▶ _Exercise goal_: Write what comes next in the blog post below about make-before-break DNS reconfiguration, picking up after its last sentence.

Make before break

2019-11-18 - Progress - Tony Finch

This afternoon I did a tricky series of reconfigurations. The immediate need was to do some prep work for improving our DNS blocks; I also wanted to make some progress towards completing the renaming/renumbering project that has been on the back burner for most of this year; and I wanted to fix a bad quick-and-dirty hack I made in the past.

Along the way I think I became convinced there's an opportunity for a significant improvement.

Avoiding cockups

Since Rachel Kroll wrote about "make before break" recently, the phrase has been on my mind. Rachel's article is a great example of why I am working towards a transactional API and user interface for IP Register.

More generally, make-before-break is a fundamental safety technique (try Go Ape to see it in another context) and it's a core part of the way I go about things. It's why I check web servers work before changing the DNS and why I play tricks with redirects to provision Let's Encrypt certificates before a web server goes live.

This afternoon's work was a series of configuration changes that were planned, tested, and put into production. By keeping the dependencies in mind and following the make-before-break rule, I could do it without booking downtime in an out-of-hours at-risk period.

High level plan

The "bad quick-and-dirty hack" was to use our hidden primary server as a zone transfer relay/fanout server for a third-party vendor RPZ block list. This violated our security principle that the primary server should not talk to the outside world. An appallingly bad choice, driven (if I remember correctly) by the limited length of the ACL the vendor would allow (smaller than our outward-facing DNS server clusters) and because I had not yet developed a plan for separate zone transfer relay servers.

The most difficult part of the reshuffle plan was to change the service architecture to add these zone transfer relay servers. Although I sketched out the idea a year ago, I did not really start planning how to get there from here until now. This afternoon was the smallest possible first step.

Since the new RPZ feeds will work basically the same as our existing feed, fixing the "bad quick-and-dirty hack" by taking a small step towards separate zone transfer relay servers also solves the immediate need.

▶ _Study material_:
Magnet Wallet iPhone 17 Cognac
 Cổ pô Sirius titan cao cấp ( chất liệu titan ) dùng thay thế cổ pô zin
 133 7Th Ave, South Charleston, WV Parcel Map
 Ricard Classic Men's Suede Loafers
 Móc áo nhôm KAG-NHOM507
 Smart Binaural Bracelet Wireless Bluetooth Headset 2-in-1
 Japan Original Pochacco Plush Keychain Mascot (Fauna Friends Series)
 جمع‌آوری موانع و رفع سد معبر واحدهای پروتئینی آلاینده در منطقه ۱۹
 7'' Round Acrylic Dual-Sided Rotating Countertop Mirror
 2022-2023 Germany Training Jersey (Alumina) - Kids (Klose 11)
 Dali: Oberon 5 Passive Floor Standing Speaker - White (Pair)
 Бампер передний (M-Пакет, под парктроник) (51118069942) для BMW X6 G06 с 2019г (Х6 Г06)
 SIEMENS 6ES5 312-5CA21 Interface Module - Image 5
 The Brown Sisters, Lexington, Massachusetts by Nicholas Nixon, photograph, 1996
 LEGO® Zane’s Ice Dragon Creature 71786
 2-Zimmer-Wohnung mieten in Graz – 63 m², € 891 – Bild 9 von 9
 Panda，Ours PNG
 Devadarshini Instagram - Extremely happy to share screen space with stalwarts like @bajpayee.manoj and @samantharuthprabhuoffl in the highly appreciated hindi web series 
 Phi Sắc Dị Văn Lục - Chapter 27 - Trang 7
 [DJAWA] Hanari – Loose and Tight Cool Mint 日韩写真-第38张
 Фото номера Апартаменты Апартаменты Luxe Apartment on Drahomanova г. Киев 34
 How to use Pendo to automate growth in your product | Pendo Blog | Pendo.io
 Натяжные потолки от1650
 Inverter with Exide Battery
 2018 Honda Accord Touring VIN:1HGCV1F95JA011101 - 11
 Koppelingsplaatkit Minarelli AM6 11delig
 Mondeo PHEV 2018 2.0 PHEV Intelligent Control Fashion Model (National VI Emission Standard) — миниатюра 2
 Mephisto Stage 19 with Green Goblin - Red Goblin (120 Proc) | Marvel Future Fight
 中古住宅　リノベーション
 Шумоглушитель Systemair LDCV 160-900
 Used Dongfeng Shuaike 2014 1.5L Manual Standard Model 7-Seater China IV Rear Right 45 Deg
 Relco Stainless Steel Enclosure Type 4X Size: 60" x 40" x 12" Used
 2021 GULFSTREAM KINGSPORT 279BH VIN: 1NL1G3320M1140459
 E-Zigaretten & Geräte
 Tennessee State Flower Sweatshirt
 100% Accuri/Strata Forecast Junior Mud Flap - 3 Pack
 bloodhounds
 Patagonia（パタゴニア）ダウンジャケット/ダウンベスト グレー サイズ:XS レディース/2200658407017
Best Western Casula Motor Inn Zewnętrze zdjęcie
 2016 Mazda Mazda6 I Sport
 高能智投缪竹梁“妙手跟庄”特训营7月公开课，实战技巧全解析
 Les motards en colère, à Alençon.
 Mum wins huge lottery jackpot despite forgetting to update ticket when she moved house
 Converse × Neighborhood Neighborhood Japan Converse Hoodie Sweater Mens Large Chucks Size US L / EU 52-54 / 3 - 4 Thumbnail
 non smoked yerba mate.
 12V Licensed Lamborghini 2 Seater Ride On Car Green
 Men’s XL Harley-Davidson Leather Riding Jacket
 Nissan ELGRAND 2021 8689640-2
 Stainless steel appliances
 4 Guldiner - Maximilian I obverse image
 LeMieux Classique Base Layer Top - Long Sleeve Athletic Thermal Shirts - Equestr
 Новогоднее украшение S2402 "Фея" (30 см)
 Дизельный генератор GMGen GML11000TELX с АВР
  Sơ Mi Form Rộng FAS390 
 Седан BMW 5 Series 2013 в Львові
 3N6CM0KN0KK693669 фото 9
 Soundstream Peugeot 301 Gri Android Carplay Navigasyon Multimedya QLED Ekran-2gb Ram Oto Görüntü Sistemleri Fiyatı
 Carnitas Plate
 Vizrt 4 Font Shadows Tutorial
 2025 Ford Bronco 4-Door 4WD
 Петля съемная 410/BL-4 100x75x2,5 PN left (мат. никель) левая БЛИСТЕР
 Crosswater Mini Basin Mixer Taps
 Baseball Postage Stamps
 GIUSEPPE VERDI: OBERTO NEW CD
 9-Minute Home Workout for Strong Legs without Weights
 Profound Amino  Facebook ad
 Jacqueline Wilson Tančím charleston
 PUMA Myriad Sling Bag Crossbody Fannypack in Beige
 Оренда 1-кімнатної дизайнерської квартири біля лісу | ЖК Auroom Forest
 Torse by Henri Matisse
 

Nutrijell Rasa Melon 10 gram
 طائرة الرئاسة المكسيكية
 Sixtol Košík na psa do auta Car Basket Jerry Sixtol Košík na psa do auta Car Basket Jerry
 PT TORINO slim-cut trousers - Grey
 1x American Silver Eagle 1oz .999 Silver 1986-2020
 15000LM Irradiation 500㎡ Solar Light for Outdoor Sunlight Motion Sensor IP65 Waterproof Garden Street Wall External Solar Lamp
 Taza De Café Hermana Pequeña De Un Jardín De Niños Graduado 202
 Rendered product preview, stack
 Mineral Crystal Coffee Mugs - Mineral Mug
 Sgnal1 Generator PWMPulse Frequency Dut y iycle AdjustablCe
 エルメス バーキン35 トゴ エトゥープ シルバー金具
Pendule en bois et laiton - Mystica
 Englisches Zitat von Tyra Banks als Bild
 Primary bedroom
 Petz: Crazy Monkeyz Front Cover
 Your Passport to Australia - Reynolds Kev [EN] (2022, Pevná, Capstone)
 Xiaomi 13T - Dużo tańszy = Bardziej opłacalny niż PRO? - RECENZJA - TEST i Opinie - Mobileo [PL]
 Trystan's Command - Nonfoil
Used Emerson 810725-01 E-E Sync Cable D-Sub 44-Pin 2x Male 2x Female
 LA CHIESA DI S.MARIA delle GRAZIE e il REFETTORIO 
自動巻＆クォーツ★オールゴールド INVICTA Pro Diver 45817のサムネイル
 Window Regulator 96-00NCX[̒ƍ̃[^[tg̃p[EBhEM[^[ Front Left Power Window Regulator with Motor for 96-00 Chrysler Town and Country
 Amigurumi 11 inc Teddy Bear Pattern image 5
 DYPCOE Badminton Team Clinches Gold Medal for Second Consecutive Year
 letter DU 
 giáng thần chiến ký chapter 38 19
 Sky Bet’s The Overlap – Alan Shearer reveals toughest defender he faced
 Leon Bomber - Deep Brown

▶ _Answer space_:
The zone transfer servers are going to take over the IPv4 addresses currently used by auth0.dns and auth1.dns since there are lots of other people with configurations that have those addresses wired in for zone transfers, and rather than creating work for others, it's comparatively easy for me to change a few glue records.

Low level process

Our DNS server configuration has a static part provisioned by Ansible; and a dynamic part provisioned from our database back-ends and a simplified configuration file. On an orthogonal axis are the different flavours of server: authoritative, recursive, hidden primary, and (embryonic) zone transfer servers.

The work went roughly as follows. Each point was a plan / code / test / deploy cycle.

  • Prepare ACLs in static config

    There was some accumulated cruft that needed cleaning up, but the significant parts were to add zone transfer source declarations (masters clauses in BIND configuration files) for the new RPZ provider and for the embryonic zone transfer servers.

    PREP: add new as-yet-unused config clauses

  • Create new dynamic config for zone transfer servers

    We're turning auth servers into xfer servers so this was just the tiniest necessary difference: xfer servers relay the RPZ block lists, but auth servers don't.

    NEEDS: not actually any of the new static config clauses, because the new RPZ block lists are not quite ready

    PREP: new as-yet-unused config file

  • Create new static config for xfer servers

    Again the tiniest necessary difference.

    NEEDS: the dynamic config from the previous step

    PREP: new as-yet-unused config file

  • Add auth0 and auth1 to RPZ vendor ACL

    PREP: they need to be able to get the zones!

  • Reconfigure auth0 and auth1 to use xfer config

    Still acting as auth servers because the config has hardly diverged at all.

    NEEDS: the looser ACLs from the previous step

    NEEDS: the config from the two steps before that

    MAKE: zone transfer servers can now relay RPZ block lists

  • Reconfigure recursive servers

    Get RPZ block lists from auth0 / auth1 (future zone transfer relay servers) instead of hidden primary. A user-facing change so always needs extra care and attention.

    NEEDS: static config from first step

    NEEDS: RPZ block lists on xfer servers from previous step

    FLIP: from old hotness to new and busted

  • Fix zone transfers for RPZ block lists

    By mistake the auth/xfer servers were getting the RPZ block lists from our hidden primary not direcly from the vendor, because that's what our recursive servers used to do. This kind of latent bug is why you double-check before removing things that are not supposed to be used any more...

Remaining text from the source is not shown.